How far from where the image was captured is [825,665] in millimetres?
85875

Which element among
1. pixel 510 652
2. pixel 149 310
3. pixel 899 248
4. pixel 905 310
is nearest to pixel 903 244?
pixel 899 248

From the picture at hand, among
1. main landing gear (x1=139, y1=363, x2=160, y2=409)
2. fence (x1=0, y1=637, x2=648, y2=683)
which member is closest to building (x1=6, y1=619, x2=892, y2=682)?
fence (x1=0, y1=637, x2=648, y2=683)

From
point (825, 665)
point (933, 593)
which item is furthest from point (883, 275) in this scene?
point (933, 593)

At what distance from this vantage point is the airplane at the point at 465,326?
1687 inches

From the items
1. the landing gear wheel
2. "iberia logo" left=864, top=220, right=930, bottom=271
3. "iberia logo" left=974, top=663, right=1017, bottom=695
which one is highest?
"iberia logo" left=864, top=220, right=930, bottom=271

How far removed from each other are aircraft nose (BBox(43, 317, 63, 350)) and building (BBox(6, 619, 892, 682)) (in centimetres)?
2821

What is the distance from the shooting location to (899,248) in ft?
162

* * * * * * * * *

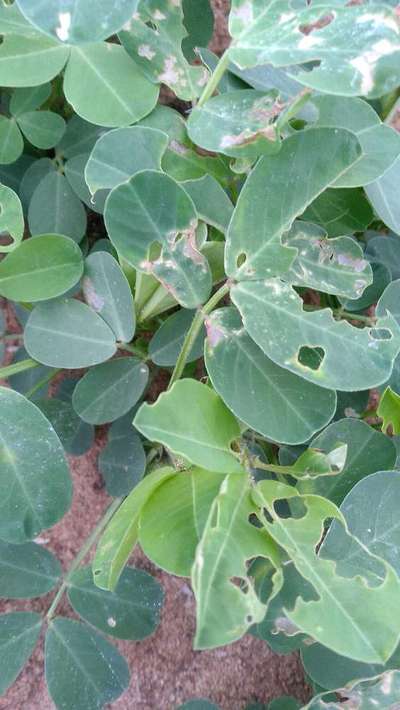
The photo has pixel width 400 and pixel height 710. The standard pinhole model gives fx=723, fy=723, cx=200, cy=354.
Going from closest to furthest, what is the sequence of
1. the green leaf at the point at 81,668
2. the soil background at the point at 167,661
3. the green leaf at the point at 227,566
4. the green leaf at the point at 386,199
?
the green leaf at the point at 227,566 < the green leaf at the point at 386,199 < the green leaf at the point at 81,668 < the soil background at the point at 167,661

* * * * * * * * *

Reproduce the material verbatim, starting at the line that contains "The photo has" and ending at the line that contains "the green leaf at the point at 227,566 <", with both of those lines included.

The photo has pixel width 400 and pixel height 710. The standard pinhole model gives fx=723, fy=723, cx=200, cy=354.
Going from closest to furthest, what is the sequence of
1. the green leaf at the point at 81,668
2. the soil background at the point at 167,661
3. the green leaf at the point at 227,566
4. the green leaf at the point at 386,199
?
the green leaf at the point at 227,566 < the green leaf at the point at 386,199 < the green leaf at the point at 81,668 < the soil background at the point at 167,661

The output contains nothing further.